My first encounter with Equip was at a Boston Fellows event, and the team’s approach was a welcome antidote to the seemingly irreconcilable tension I felt. Equip recognized the Church’s failures and challenged believers to real faithfulness. Something clicked. I finally felt like I wasn’t crazy—that there might really be a way for me to honor both historic theology and LGBT+ people. The tension I had carried for so long began to ease just a bit.
It was through conversations with Pieter that I sniffed out some of the more concrete dynamics at play and began to grapple with the much deeper questions underlying the whole issue—namely, the Bible’s call to chastity for all, not just some. If sex was really reserved for heterosexual marriage, how could Christians ensure it wasn’t just self-serving, fulfilling a personal desire that others were barred from? I had to face my increasingly guilty conscience on issues like contraception. How far was I willing to go in my belief that theological consistency mattered? If I were divorced, would I want and expect my local church to lovingly hold me to the same standards it asked of my LGBT+ brothers and sisters? And if we took the Bible at its word that celibacy was actually a higher calling than marriage, how could my church shift both its attitudes and its practices to better honor single parishioners, gay and straight alike? As I grappled with the cultural and theological conflict I felt, Equip was one of the only voices I felt I could turn to for guidance—a voice crying out in the wilderness of the conservative church, if you will. Equip is the reason I didn’t throw in the towel and return to a more modernized, liberal church tradition.

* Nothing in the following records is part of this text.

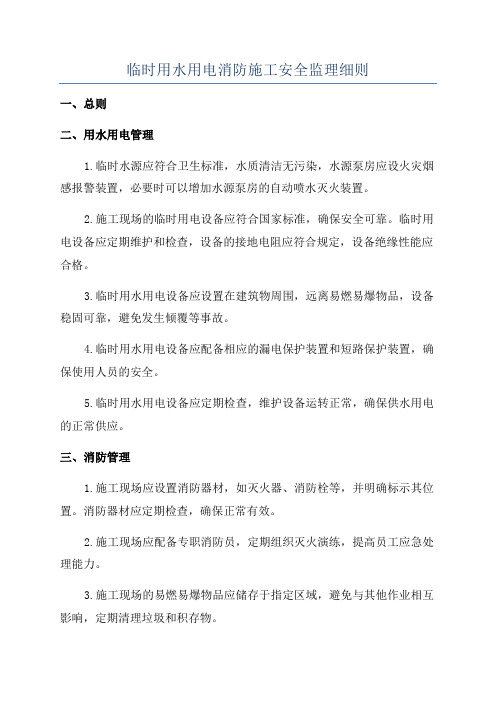 临时用水用电消防施工安全监理细则

一、总则

二、用水用电管理

1.临时水源应符合卫生标准，水质清洁无污染，水源泵房应设火灾烟感报警装置，必要时可以增加水源泵房的自动喷水灭火装置。

2.施工现场的临时用电设备应符合国家标准，确保安全可靠。临时用电设备应定期维护和检查，设备的接地电阻应符合规定，设备绝缘性能应合格。

3.临时用水用电设备应设置在建筑物周围，远离易燃易爆物品，设备稳固可靠，避免发生倾覆等事故。

4.临时用水用电设备应配备相应的漏电保护装置和短路保护装置，确保使用人员的安全。

5.临时用水用电设备应定期检查，维护设备运转正常，确保供水用电的正常供应。

三、消防管理

1.施工现场应设置消防器材，如灭火器、消防栓等，并明确标示其位置。消防器材应定期检查，确保正常有效。

2.施工现场应配备专职消防员，定期组织灭火演练，提高员工应急处理能力。

3.施工现场的易燃易爆物品应储存于指定区域，避免与其他作业相互影响，定期清理垃圾和积存物。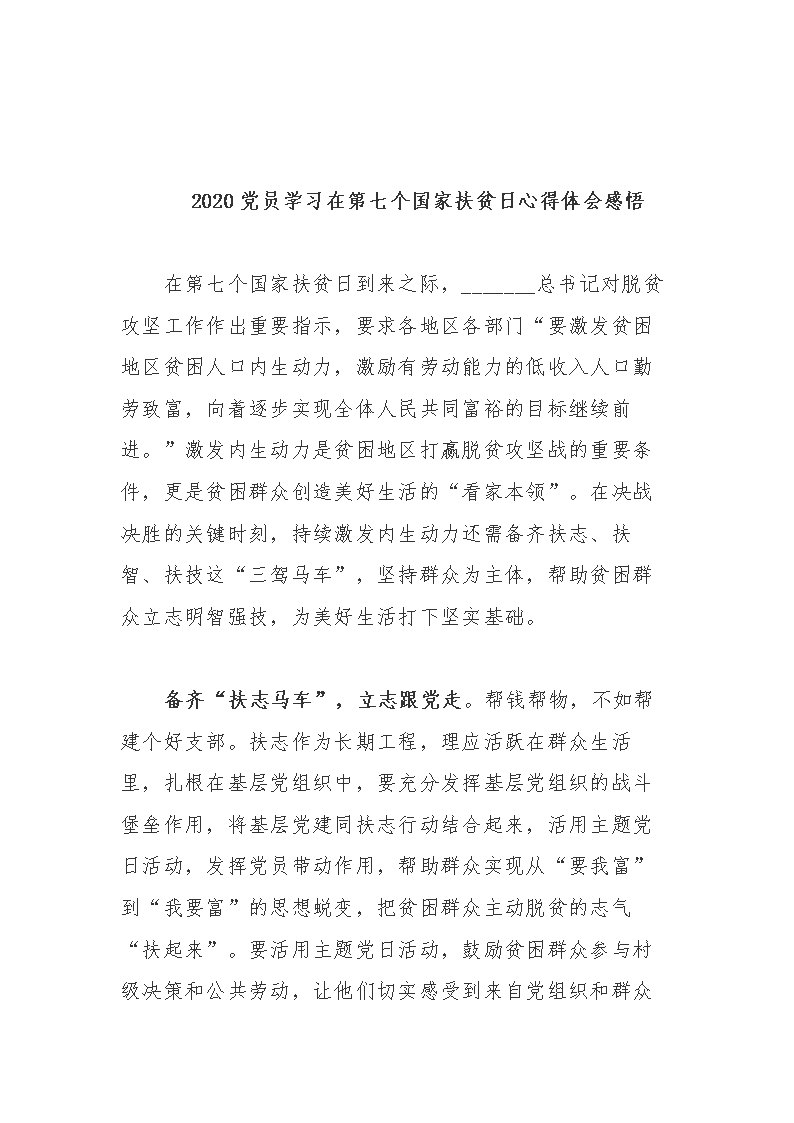 2020党员学习在第七个国家扶贫日心得体会感悟

在第七个国家扶贫日到来之际，_______总书记对脱贫攻坚工作作出重要指示，要求各地区各部门“要激发贫困地区贫困人口内生动力，激励有劳动能力的低收入人口勤劳致富，向着逐步实现全体人民共同富裕的目标继续前进。”激发内生动力是贫困地区打赢脱贫攻坚战的重要条件，更是贫困群众创造美好生活的“看家本领”。在决战决胜的关键时刻，持续激发内生动力还需备齐扶志、扶智、扶技这“三驾马车”，坚持群众为主体，帮助贫困群众立志明智强技，为美好生活打下坚实基础。

备齐“扶志马车”，立志跟党走。帮钱帮物，不如帮建个好支部。扶志作为长期工程，理应活跃在群众生活里，扎根在基层党组织中，要充分发挥基层党组织的战斗堡垒作用，将基层党建同扶志行动结合起来，活用主题党日活动，发挥党员带动作用，帮助群众实现从“要我富”到“我要富”的思想蜕变，把贫困群众主动脱贫的志气“扶起来”。要活用主题党日活动，鼓励贫困群众参与村级决策和公共劳动，让他们切实感受到来自党组织和群众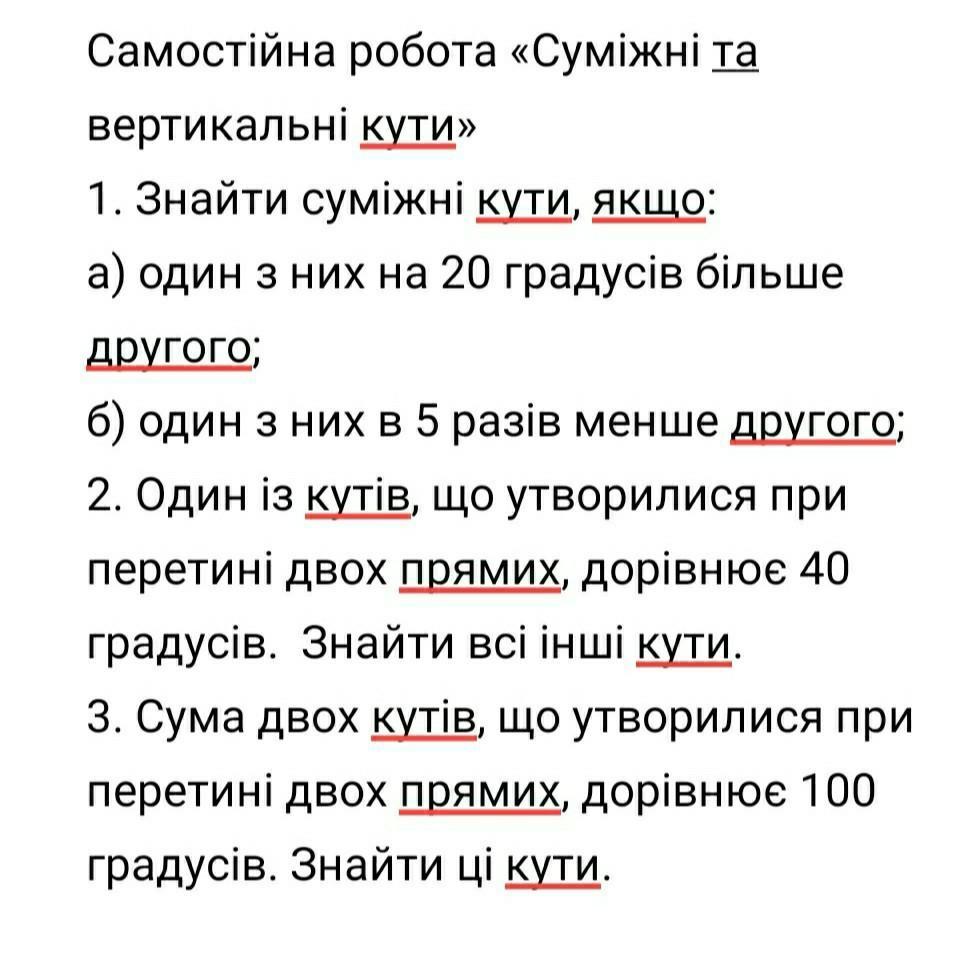 Самостійна робота «Суміжні та вертикальні кути»
1. Знайти суміжні кути, якщо:
а) один з них на 20 градусів більше другого;
б) один з них в 5 разів менше другого;
2. Один із кутів, що утворилися при перетині двох прямих, дорівнює 40 градусів.  Знайти всі інші кути.
3. Сума двох кутів, що утворилися при перетині двох прямих, дорівнює 100 градусів. Знайти ці кути.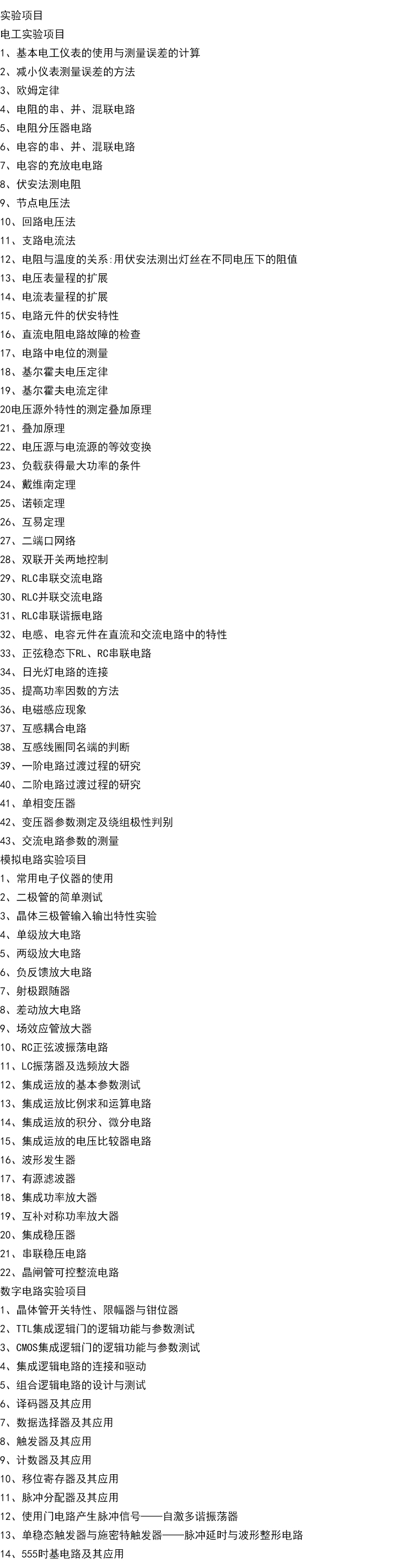 实验项目
电工实验项目
1、基本电工仪表的使用与测量误差的计算
2、减小仪表测量误差的方法
3、欧姆定律
4、电阻的串、并、混联电路
5、电阻分压器电路
6、电容的串、并、混联电路
7、电容的充放电电路
8、伏安法测电阻
9、节点电压法
10、回路电压法
11、支路电流法
12、电阻与温度的关系:用伏安法测出灯丝在不同电压下的阻值
13、电压表量程的扩展
14、电流表量程的扩展
15、电路元件的伏安特性
16、直流电阻电路故障的检查
17、电路中电位的测量
18、基尔霍夫电压定律
19、基尔霍夫电流定律
20电压源外特性的测定叠加原理
21、叠加原理
22、电压源与电流源的等效变换
23、负载获得最大功率的条件
24、戴维南定理
25、诺顿定理
26、互易定理
27、二端口网络
28、双联开关两地控制
29、RLC串联交流电路
30、RLC并联交流电路
31、RLC串联谐振电路
32、电感、电容元件在直流和交流电路中的特性
33、正弦稳态下RL、RC串联电路
34、日光灯电路的连接
35、提高功率因数的方法
36、电磁感应现象
37、互感耦合电路
38、互感线圈同名端的判断
39、一阶电路过渡过程的研究
40、二阶电路过渡过程的研究
41、单相变压器
42、变压器参数测定及绕组极性判别
43、交流电路参数的测量
模拟电路实验项目
1、常用电子仪器的使用
2、二极管的简单测试
3、晶体三极管输入输出特性实验
4、单级放大电路
5、两级放大电路
6、负反馈放大电路
7、射极跟随器
8、差动放大电路
9、场效应管放大器
10、RC正弦波振荡电路
11、LC振荡器及选频放大器
12、集成运放的基本参数测试
13、集成运放比例求和运算电路
14、集成运放的积分、微分电路
15、集成运放的电压比较器电路
16、波形发生器
17、有源滤波器
18、集成功率放大器
19、互补对称功率放大器
20、集成稳压器
21、串联稳压电路
22、晶闸管可控整流电路
数字电路实验项目
1、晶体管开关特性、限幅器与钳位器
2、TTL集成逻辑门的逻辑功能与参数测试
3、CMOS集成逻辑门的逻辑功能与参数测试
4、集成逻辑电路的连接和驱动
5、组合逻辑电路的设计与测试
6、译码器及其应用
7、数据选择器及其应用
8、触发器及其应用
9、计数器及其应用
10、移位寄存器及其应用
11、脉冲分配器及其应用
12、使用门电路产生脉冲信号——自激多谐振荡器
13、单稳态触发器与施密特触发器——脉冲延时与波形整形电路
14、555时基电路及其应用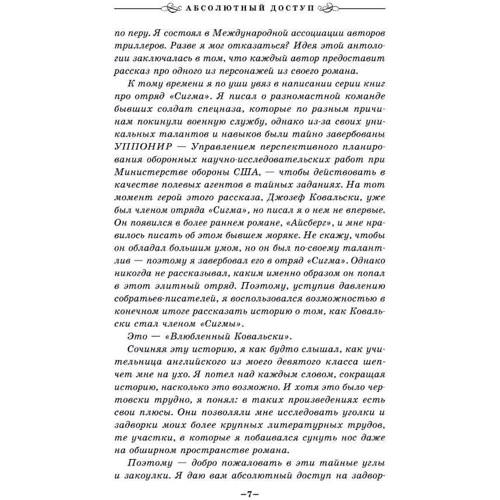 АБСОЛЮТНЫЙ ДОСТУП

по перу. Я состоял в Международной ассоциации авторов триллеров. Разве я мог отказаться? Идея этой антологии заключалась в том, что каждый автор предоставит рассказ про одного из персонажей из своего романа.

К тому времени я по уши увяз в написании серии книг про отряд «Сигма». Я писал о разномастной команде бывших солдат спецназа, которые по разным причинам покинули военную службу, однако из-за своих уникальных талантов и навыков были тайно завербованы УППОНИР — Управлением перспективного планирования оборонных научно-исследовательских работ при Министерстве обороны США, — чтобы действовать в качестве полевых агентов в тайных заданиях. На тот момент герой этого рассказа, Джозеф Ковальски, уже был членом отряда «Сигма», но писал я о нем не впервые. Он появился в более раннем романе, «Айсберг», и мне нравилось писать об этом бывшем моряке. Не скажу, чтобы он обладал большим умом, но он был по-своему талантлив — поэтому я завербовал его в отряд «Сигма». Однако никогда не рассказывал, каким именно образом он попал в этот элитный отряд. Поэтому, уступив давлению собратьев-писателей, я воспользовался возможностью в конечном итоге рассказать историю о том, как Ковальски стал членом «Сигмы».

Это — «Влюбленный Ковальски».

Сочиняя эту историю, я как будто слышал, как учительница английского из моего девятого класса шепчет мне на ухо. Я потел над каждым словом, сокращая историю, насколько это возможно. И хотя это было чертовски трудно, я понял: в таких произведениях есть свои плюсы. Они позволяли мне исследовать уголки и задворки моих более крупных литературных трудов, те участки, в которые я побаивался сунуть нос даже на обширном пространстве романа.

Поэтому — добро пожаловать в эти тайные углы и закоулки. Я даю вам абсолютный доступ на задвор-

–7–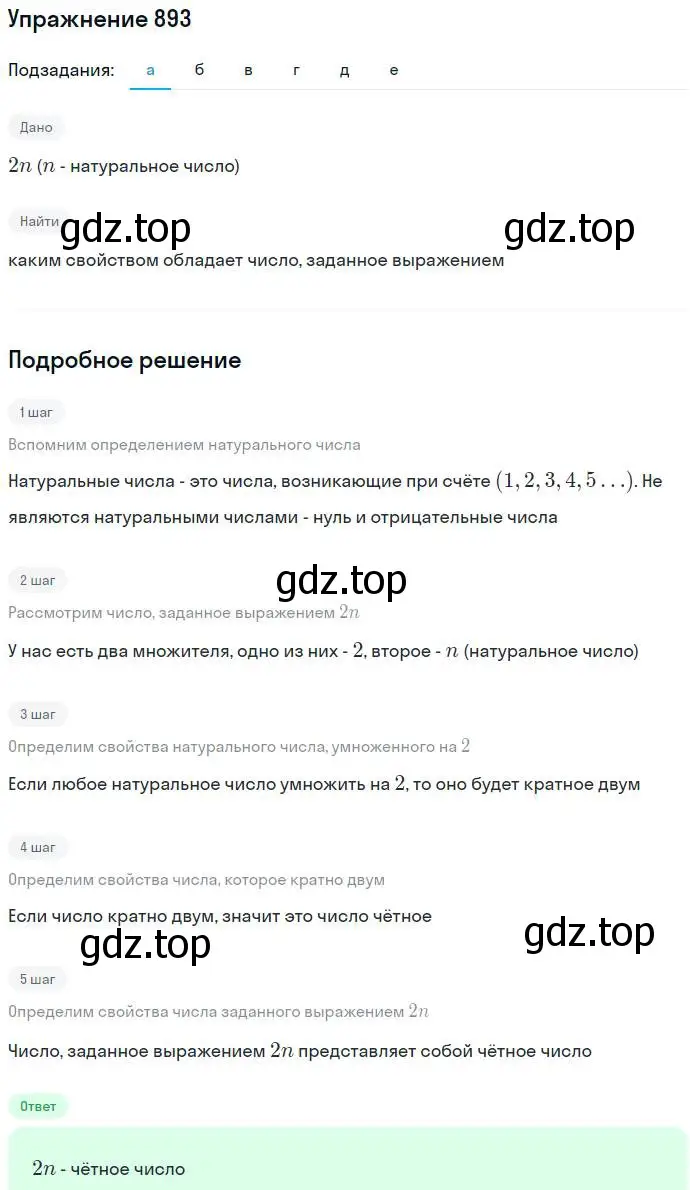 Упражнение 893

Подзадания: а б в г д е

Дано

$2n$ ($n$ - натуральное число)

Найти

gdz.top gdz.top

каким свойством обладает число, заданное выражением

Подробное решение

1 шаг

Вспомним определением натурального числа

Натуральные числа - это числа, возникающие при счёте $(1, 2, 3, 4, 5 \ldots)$. Не являются натуральными числами - нуль и отрицательные числа

2 шаг

gdz.top

Рассмотрим число, заданное выражением $2n$

У нас есть два множителя, одно из них - $2$, второе - $n$ (натуральное число)

3 шаг

Определим свойства натурального числа, умноженного на $2$

Если любое натуральное число умножить на $2$, то оно будет кратное двум

4 шаг

Определим свойства числа, которое кратно двум

Если число кратно двум, значит это число чётное

gdz.top gdz.top

5 шаг

Определим свойства числа заданного выражением $2n$

Число, заданное выражением $2n$ представляет собой чётное число

Ответ

$2n$ - чётное число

A confluence of factors in my own faith journey, including the work of Equip, ultimately led me to the Catholic church. Yet while the Catholic church is more theologically aligned with Equip’s work than most Protestant churches (at least on paper), the reality on the ground leaves much to be desired. For example, while holy orders offer a clear role for some celibate Catholic believers, marriage is still treated as the default vocation, and I’ve yet to hear a single teaching about universal calls to chastity for a general audience. On a personal level, when I share about my own faith journey in Catholic circles, I have to take a deep breath before mentioning contraception and divorce—because in any given group of Catholics, beliefs about the official teachings can range widely. At one point I blurted out something about how marriage doesn’t automatically make a person chaste—and I was met with frozen, confused looks from fellow Catholics, leading me to conclude that the Catholic church also desperately needs deeper teachings on sexuality.
And so, I continue to return to Equip’s resources and wrestlings as these issues rear their heads in my new church context—and I continue to feel immense relief and respect that the Equip team and others are carving out a different, narrow way in our current time. I am immensely thankful to the Equip team for showing people like me that there is a way to befriend, honor, and love our LGBT+ brothers and sisters in the context of a community that calls us all to chastity, and for continuing to offer guidance on how to do it.
Equip didn’t just help me stay in a biblically-rooted church—it helped me believe that true faithfulness and true love don’t have to be at odds. For that, I am deeply grateful.